In mathematics, an invertible sheaf is a sheaf on a ringed space that has an inverse with respect to tensor product of sheaves of modules. It is the equivalent in algebraic geometry of the topological notion of a line bundle. Due to their interactions with Cartier divisors, they play a central role in the study of algebraic varieties.

==Definition==
Let (X, O_{X}) be a ringed space. Isomorphism classes of sheaves of O_{X}-modules form a monoid under the operation of tensor product of O_{X}-modules. The identity element for this operation is O_{X} itself. Invertible sheaves are the invertible elements of this monoid. Specifically, if L is a sheaf of O_{X}-modules, then L is called invertible if it satisfies any of the following equivalent conditions:
- There exists a sheaf M such that $L \otimes_{\mathcal{O}_X} M \cong \mathcal{O}_X$.
- The natural homomorphism $L \otimes_{\mathcal{O}_X} L^\vee \to \mathcal{O}_X$ is an isomorphism, where $L^\vee$ denotes the dual sheaf $\underline{\operatorname{Hom}}(L, \mathcal{O}_X)$.
- The functor from O_{X}-modules to O_{X}-modules defined by $F \mapsto F \otimes_{\mathcal{O}_X} L$ is an equivalence of categories.

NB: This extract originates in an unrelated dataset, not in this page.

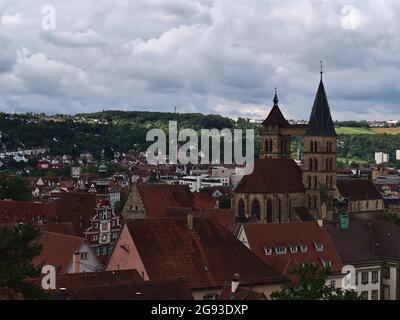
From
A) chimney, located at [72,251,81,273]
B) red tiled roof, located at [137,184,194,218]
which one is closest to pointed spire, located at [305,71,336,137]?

Every locally free sheaf of rank one is invertible. If X is a locally ringed space, then L is invertible if and only if it is locally free of rank one. Because of this fact, invertible sheaves are closely related to line bundles, to the point where the two are sometimes conflated.

==Examples==
Let X be an affine scheme Spec R. Then an invertible sheaf on X is the sheaf associated to a rank one projective module over R. For example, this includes fractional ideals of algebraic number fields, since these are rank one projective modules over the rings of integers of the number field.

==The Picard group==

Quite generally, the isomorphism classes of invertible sheaves on X themselves form an abelian group under tensor product. This group generalises the ideal class group. In general it is written

$\mathrm{Pic}(X)$

with Pic the Picard functor. Since it also includes the theory of the Jacobian variety of an algebraic curve, the study of this functor is a major issue in algebraic geometry.

The direct construction of invertible sheaves by means of data on X leads to the concept of Cartier divisor.